TASK BRIEF » Continue the investment write-up on Meritage Hospitality Group below, starting right after its last sentence.

PAGE EXTRACT »
Meritage Hospitality Group (MHGU) is a $119mm mkt cap franchisee of Wendy's restaurants and at the current levels offers a better than 16% IRR over the next 3 years or a 58% total return. Insiders own more than 65% of the company. This is a small and illiquid idea for personal accounts and/or small funds.
The company buys restaurants from retiring franchisees, implements their operating platform and re-images the restaurants. This results in an increase in sales and ebitda.
There are 6,537 franchised Wendy's restaurants operated by 294 franchisees. The average Wendy's franchisee is 68 years old and owns 18 restaurants. 1/3 of Wendy's system franchise agreements are set to expire over the next 36 months. Meritage plans to increase store count from 252 today to 420 by the end of 2021. The company has a history of achieving guidance as they previously set out a 5 year plan in 2011 to grow from 73 restaurants to 150 by the end of 2015 which they achieved.
The below sensitivity lays out what earnings/ multiples the company needs to achieve/ trade at for investors to realize a 20% IRR. I'm assuming 2.5% SSS going forward and incremental margins in the low teens (bottoming at only 6% IMs in 2018 on cost inflation). For the past two years the company has put up 16% IMs and 3.5%+ SSS. Note the company's guidance is for $60mm of ebitda in 2021.
The model is sensitive to how much the company pays for new locations. Historically it looks like they've paid <$1.5mm per store. At those prices the stock works nicely. The low end of the below table is $1mm and the high end is $2mm. TAST, a burger king operator, trades at 8x trailing ev/ebitda and have used that as my base case exit valuation for the below sensitivity. As you can see, if we assume the company is able to purchase locations for 1.25mm our IRR increases to 20%+ at an 8x exit mult.

SUPPLIED ENTRIES »
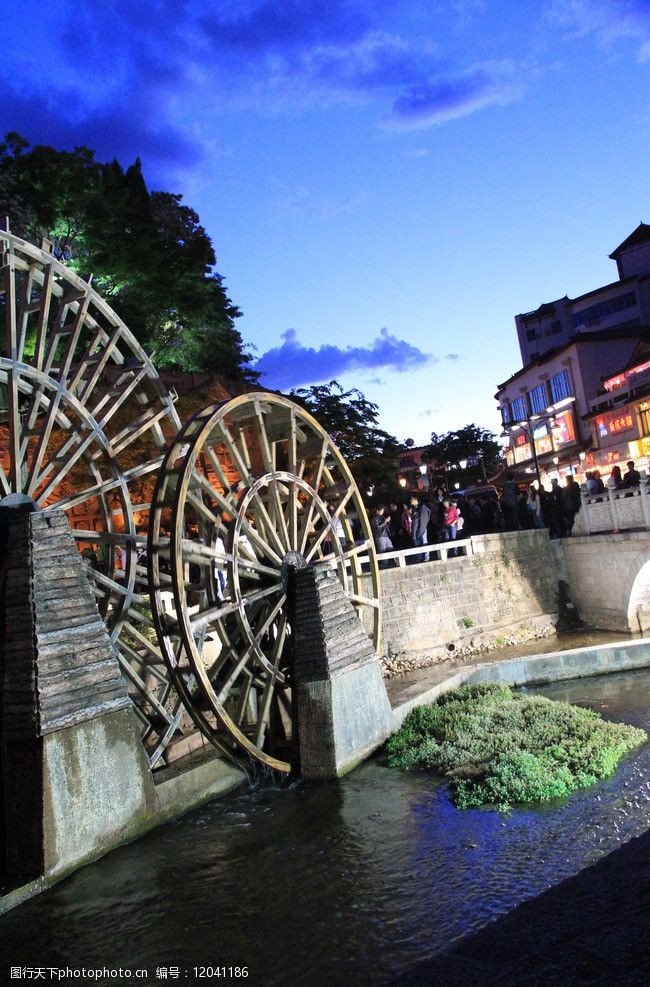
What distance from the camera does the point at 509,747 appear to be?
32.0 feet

--

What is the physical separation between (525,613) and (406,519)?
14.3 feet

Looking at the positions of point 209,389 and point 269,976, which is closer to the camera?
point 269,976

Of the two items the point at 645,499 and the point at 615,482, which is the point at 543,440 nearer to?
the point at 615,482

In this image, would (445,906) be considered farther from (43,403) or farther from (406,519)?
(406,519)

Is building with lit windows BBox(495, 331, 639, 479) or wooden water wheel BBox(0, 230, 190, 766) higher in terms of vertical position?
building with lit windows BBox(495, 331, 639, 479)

TASK RESULT »
How to lose money
1. Company is unable to grow, unable to purchase stores to meet their growth plans. If this were to transpire I think the FCF yield is enough to support the stock, so I think principal is well protected at current levels.
2. Rats fall from the ceilings at a Wendy's restaurant. Folks concerned about brand risk can short WEN.
3. Company overpays for acquisitions. I think this is unlikely given the incentives here. The company has a saying, 'friends don't let friends make dilutive acquisitions.'
4. Traffic slows and EBITDA deteriorates. We're buying restaurants. Amazon is not out to get us here and given the valuation I think we're being compensated nicely for what we're buying.
I do not hold a position with the issuer such as employment, directorship, or consultancy. I and/or others I advise do not hold a material investment in the issuer's securities.